I read the following in a paper about group signatures called "A Practical and Provably Secure Coalition-Resistant Group Signature Scheme".

In the sign part of paper the following expressions can be found:

$$d_2 = T_2^{r_1}/g^{r_3} \bmod N$$ $$s_1 = r_1-c(e_i-2^{\gamma_1})$$ $$s_3 = r_3-c*e_i*w$$

and in the verify part

$$d_2 = T_2^{s_1-c*2^{\gamma_1}}/g^{s_3} \bmod N$$

this is not producing correct result as $d_2$ doesn't verify.

I am confused about the result of these expressions, can you explain if and why the expressions are correct?

The $\text{ mod } N$ is implied in all equations below.

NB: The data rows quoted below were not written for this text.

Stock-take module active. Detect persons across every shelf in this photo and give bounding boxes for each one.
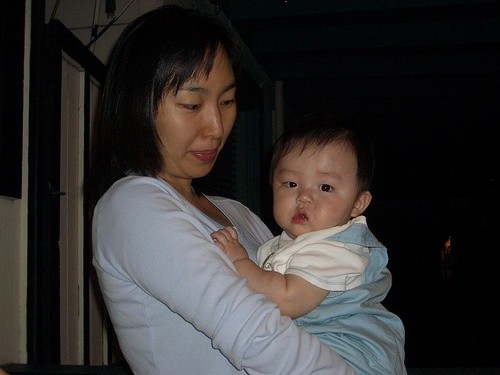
[209,116,407,375]
[91,5,360,375]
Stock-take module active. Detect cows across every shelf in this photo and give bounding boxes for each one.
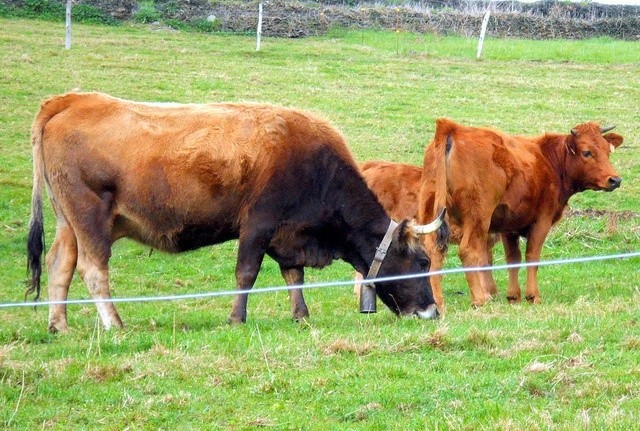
[352,159,501,303]
[20,91,447,336]
[417,118,623,316]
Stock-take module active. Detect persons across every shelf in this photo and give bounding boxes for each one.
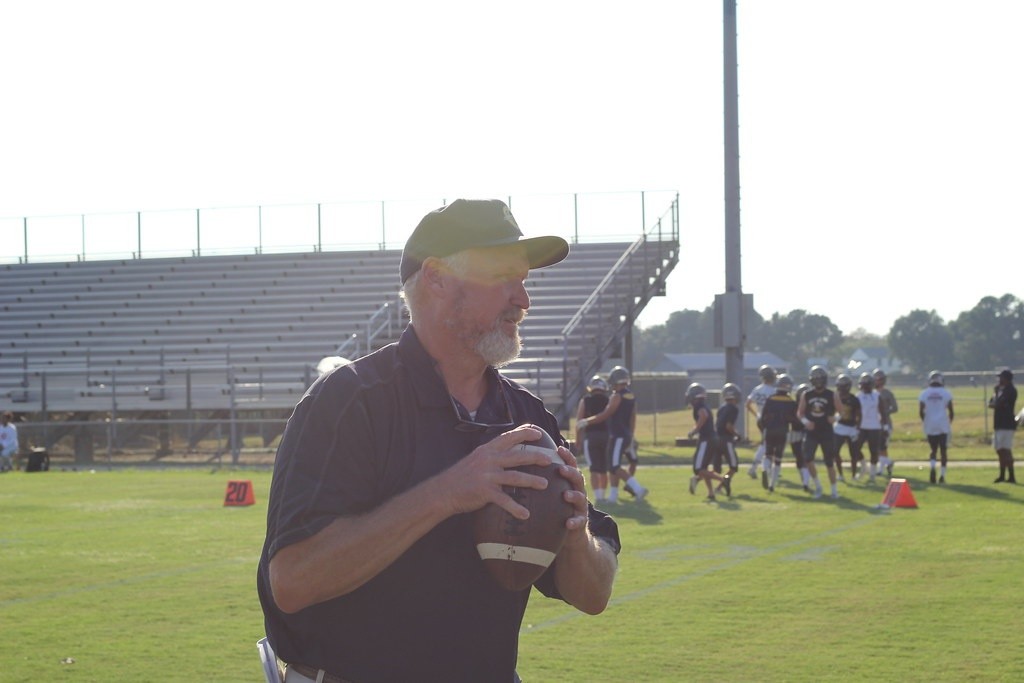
[575,365,648,505]
[855,371,887,482]
[832,374,862,481]
[0,411,19,471]
[577,375,611,502]
[791,383,810,492]
[796,365,844,499]
[686,382,731,500]
[746,365,778,478]
[920,370,953,483]
[762,373,796,492]
[689,382,742,496]
[871,369,897,475]
[988,370,1018,483]
[256,200,620,683]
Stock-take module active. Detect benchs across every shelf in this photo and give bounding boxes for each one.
[0,240,679,404]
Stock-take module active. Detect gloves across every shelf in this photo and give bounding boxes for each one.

In the signing process we have:

$$d_2 = T_2^{r_1} / g^{r_3}$$

In the verification process we have:

$$d_2 = T_2^{s_1 - c2^{\gamma_1}} / g^{s_3}$$

So we know that we must have the following equivalence:

$$T_2^{r_1} / g^{r_3} = T_2^{s_1 - c2^{\gamma_1}} / g^{s_3}$$

Substituting in the values for $s_1$ and $s_3$ we have:

$$T_2^{r_1} / g^{r_3} = T_2^{r_1 - ce_i + c2^{\gamma_1} - c2^{\gamma_1}} / g^{r_3 - ce_iw}$$ $$T_2^{r_1} / g^{r_3} = T_2^{r_1 - ce_i} / g^{r_3 - ce_iw}$$

From the paper we know that $T_2 = g^w$ and we can also use some exponent laws to simplify:

$$(g^w)^{r_1} / g^{r_3} = (g^w)^{r_1}(g^w)^{-ce_i} / g^{r_3}g^{-ce_iw}$$ $$g^{wr_1} / g^{r_3} = g^{wr_1}g^{-ce_iw} / g^{r_3}g^{-ce_iw}$$ $$g^{wr_1} / g^{r_3} = g^{wr_1} / g^{r_3}$$

Hence the equation provided are correct, and the verify procedure does indeed produce the same $d_2$ as the sign procedure. If you are producing incorrect results one thing to remember is that division $\text{ mod } N$ is equivalent to multiplication by the multiplicative inverse of the denominator.